The recommendations include:

  • Disused buildings should not be used for the storage of any health records or personal identifiable information
  • All information held on patients should be stored in their formal health records; if information is no longer needed it should be disposed of
  • New national protocols for NHS site decommissioning and disposal, bringing together estates and information management staff
  • Annual property transactions returns should be used to confirm that any surplus buildings are properly cleared and closed
  • All NHS staff must be adequately trained in data protection and information management
  • New guidance must be developed on the management of patient-identifiable information held by clinical staff who retire or leave their post.

Ms Sturgeon said:

"Although this was an isolated incident, breaches of data security should not be happening at all.

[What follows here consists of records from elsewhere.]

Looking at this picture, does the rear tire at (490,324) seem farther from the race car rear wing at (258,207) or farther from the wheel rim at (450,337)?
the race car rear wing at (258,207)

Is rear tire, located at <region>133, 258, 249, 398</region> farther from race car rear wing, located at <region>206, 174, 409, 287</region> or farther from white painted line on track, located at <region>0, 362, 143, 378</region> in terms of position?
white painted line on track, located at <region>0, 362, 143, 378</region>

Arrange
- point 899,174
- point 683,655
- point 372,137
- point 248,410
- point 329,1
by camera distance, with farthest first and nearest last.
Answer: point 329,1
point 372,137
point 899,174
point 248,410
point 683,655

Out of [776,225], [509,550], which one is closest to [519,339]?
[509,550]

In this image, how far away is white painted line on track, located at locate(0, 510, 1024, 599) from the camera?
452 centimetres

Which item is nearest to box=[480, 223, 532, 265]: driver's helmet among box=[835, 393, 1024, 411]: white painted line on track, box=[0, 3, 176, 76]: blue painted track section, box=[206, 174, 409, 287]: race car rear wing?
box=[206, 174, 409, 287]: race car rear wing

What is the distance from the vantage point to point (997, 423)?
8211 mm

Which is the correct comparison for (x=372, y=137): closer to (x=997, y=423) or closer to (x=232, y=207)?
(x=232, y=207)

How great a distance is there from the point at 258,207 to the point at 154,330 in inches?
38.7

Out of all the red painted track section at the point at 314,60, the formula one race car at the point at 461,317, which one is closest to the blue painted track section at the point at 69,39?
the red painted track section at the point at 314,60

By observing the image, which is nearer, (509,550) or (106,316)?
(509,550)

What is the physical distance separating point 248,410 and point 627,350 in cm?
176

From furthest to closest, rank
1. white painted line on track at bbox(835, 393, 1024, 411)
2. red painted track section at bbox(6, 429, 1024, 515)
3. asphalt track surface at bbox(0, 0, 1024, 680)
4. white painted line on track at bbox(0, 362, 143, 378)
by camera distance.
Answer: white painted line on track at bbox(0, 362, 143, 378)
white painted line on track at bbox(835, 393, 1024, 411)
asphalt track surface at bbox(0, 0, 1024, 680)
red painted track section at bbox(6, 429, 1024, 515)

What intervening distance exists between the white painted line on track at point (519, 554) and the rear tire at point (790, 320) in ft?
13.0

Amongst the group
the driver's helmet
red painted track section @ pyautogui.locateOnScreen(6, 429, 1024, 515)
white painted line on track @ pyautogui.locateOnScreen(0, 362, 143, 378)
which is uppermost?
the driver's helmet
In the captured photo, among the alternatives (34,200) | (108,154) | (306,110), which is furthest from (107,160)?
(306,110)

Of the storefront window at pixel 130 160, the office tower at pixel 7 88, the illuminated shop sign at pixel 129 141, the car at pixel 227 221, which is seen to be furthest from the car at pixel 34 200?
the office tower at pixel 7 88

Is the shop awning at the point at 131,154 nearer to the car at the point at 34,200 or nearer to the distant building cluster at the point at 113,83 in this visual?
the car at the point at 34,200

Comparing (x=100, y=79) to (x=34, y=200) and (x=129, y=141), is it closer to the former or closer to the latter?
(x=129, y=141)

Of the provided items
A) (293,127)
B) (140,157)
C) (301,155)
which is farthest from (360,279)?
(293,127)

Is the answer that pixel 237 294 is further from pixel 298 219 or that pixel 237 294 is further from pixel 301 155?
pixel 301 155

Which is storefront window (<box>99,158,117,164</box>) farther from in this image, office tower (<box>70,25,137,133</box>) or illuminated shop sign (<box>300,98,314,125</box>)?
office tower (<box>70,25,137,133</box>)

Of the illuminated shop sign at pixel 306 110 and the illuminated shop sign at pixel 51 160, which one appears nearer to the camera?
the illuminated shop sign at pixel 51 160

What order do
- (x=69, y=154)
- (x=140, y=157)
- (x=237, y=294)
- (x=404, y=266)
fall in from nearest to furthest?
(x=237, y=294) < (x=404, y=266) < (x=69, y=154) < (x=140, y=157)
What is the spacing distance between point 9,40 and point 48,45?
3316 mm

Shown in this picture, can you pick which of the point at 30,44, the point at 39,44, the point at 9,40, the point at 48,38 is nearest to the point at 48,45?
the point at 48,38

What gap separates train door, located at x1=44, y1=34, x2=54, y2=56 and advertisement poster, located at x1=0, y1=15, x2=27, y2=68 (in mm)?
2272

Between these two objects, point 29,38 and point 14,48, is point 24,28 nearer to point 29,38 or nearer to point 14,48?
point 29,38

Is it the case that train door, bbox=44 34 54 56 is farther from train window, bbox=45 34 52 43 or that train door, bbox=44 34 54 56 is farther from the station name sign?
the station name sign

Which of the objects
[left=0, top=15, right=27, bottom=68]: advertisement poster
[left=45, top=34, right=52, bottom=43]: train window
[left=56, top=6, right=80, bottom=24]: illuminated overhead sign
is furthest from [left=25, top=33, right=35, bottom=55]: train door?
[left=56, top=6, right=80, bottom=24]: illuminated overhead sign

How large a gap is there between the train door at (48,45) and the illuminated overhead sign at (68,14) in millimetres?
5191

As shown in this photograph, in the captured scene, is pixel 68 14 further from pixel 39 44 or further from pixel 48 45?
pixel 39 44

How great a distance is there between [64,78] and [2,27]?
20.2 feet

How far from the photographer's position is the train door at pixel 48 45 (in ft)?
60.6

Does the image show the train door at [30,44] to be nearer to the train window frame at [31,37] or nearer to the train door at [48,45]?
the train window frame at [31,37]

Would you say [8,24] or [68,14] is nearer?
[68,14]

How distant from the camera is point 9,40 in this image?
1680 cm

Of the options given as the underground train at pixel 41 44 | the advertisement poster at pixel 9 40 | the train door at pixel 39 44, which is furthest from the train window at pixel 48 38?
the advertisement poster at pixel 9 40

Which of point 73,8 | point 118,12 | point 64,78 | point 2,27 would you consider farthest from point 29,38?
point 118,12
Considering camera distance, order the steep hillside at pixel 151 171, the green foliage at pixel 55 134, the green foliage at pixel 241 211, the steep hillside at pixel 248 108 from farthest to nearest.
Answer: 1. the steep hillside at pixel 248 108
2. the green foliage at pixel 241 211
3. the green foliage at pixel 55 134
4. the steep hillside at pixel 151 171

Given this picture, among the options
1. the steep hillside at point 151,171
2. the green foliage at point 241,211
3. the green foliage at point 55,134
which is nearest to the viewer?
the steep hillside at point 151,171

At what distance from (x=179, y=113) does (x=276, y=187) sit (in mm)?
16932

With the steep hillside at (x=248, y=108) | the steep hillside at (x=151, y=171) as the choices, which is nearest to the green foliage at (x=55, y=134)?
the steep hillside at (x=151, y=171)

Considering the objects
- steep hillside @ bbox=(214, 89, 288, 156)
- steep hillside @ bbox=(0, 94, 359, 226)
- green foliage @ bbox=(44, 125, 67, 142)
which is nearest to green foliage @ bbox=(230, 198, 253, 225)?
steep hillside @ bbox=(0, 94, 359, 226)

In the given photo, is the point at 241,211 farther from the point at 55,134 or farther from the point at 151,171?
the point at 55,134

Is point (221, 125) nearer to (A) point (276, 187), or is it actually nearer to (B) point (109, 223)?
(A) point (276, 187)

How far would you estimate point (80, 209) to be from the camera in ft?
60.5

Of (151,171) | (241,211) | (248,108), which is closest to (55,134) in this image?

"Patients deserve to know that their right to confidentiality will be protected by the people who care for their health.

"That means some rules need to be tightened and, just as importantly, that NHS staff need to be aware of exactly what their responsibilities are when it comes to information that can identify patients.

"This Government is accepting NHS QIS's recommendations in full, and can assure patients that work is already underway to take these forward and ensure the security of all our health information."

The investigation was carried out by NHS QIS at the request of the Health Secretary and NHS Scotland's Chief Executive Kevin Woods. A number of local recommendations are also made to NHS Tayside and have been accepted in their entirety.